Xuesong: on slide 2, there are three stages. when IGP is already
converged, and we can't find the route anymore, some
upstream nodes will do the proxy forwarding. If there is
no IGP convergence yet, node B, the adjacency of the
failed node will know that something wrong happened and
will do the proxy forwarding.
Parag: what about the function supposed to be executed at node E?
Xuesong: you mean the function should be limited to some nodes?
Parag: in SRv6, some function maybe executed at node E, maybe
accounting or rewrite?
Xuesong: so you're asking what if there are some functions ended
on node E. node B can only do the forwarding function.
Parag: can we use ti-lfa to avoid this situation?

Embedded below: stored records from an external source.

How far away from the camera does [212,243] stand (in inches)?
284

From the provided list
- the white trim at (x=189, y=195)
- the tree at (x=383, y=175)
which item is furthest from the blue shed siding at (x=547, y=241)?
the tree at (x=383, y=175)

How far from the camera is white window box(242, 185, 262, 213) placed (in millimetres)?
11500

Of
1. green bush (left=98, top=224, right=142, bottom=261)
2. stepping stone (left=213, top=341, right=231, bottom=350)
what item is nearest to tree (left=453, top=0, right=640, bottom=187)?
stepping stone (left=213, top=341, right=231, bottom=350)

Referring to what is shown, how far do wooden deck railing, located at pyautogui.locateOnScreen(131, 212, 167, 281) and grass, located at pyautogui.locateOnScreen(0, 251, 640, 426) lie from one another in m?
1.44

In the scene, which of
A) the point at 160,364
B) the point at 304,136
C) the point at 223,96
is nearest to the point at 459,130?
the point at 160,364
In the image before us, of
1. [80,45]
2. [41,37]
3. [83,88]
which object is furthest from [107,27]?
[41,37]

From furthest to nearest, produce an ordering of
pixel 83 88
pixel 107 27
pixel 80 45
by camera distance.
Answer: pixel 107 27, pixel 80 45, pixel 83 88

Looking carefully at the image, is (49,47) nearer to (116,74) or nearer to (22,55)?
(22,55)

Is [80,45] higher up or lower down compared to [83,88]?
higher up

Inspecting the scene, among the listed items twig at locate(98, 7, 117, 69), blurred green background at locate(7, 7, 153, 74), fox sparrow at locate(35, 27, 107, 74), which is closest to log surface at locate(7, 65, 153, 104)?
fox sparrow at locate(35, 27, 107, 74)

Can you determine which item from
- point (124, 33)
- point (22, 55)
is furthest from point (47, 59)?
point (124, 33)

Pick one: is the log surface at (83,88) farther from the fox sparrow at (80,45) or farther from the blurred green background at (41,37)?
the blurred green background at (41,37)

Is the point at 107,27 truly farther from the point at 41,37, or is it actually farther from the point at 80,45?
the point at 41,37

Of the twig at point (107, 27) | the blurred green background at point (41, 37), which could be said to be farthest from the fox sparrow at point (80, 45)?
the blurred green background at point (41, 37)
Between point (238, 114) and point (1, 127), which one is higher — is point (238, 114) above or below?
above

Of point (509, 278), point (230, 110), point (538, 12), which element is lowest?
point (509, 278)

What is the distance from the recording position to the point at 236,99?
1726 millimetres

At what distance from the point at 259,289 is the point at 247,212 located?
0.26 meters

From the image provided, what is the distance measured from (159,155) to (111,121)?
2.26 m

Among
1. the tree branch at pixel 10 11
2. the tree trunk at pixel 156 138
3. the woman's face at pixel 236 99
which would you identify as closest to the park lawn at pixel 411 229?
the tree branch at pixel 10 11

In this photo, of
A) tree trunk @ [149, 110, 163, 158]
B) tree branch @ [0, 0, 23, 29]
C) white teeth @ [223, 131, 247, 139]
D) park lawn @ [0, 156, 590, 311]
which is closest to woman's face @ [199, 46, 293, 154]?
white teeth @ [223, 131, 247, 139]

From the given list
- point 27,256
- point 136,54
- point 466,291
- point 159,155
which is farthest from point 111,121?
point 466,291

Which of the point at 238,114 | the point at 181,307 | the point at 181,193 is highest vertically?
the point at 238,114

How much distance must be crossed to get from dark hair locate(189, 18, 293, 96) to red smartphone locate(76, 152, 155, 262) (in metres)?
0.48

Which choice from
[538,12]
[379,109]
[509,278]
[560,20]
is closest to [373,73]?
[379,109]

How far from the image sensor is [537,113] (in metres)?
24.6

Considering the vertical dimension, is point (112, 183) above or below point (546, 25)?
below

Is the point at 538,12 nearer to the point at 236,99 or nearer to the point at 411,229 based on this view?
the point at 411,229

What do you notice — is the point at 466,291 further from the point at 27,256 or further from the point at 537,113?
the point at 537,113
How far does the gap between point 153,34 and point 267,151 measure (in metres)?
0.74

Xuesong: there are cases discussed in the document about types of
B, we have different cases. There are different scenarios.
Parag: The idea would be to use backup path to reach E via ti-lfa.
Xuesong: actually it skipped failed node E.
Jeff T: we've not converging. you're asking to use ti-lfa. please
take your question to the list.
Stewart: So I'm afraid my question was very similar. When you set
up segment routing path you set that path up for a reason,
and that reason made me want traffic to go to a particular
node for a particular reason, or you want to protect other
paths from being overloaded by that traffic. So with all
repairs and alternatives, I get really worried that you're
going to bust all the original creating of the SR path.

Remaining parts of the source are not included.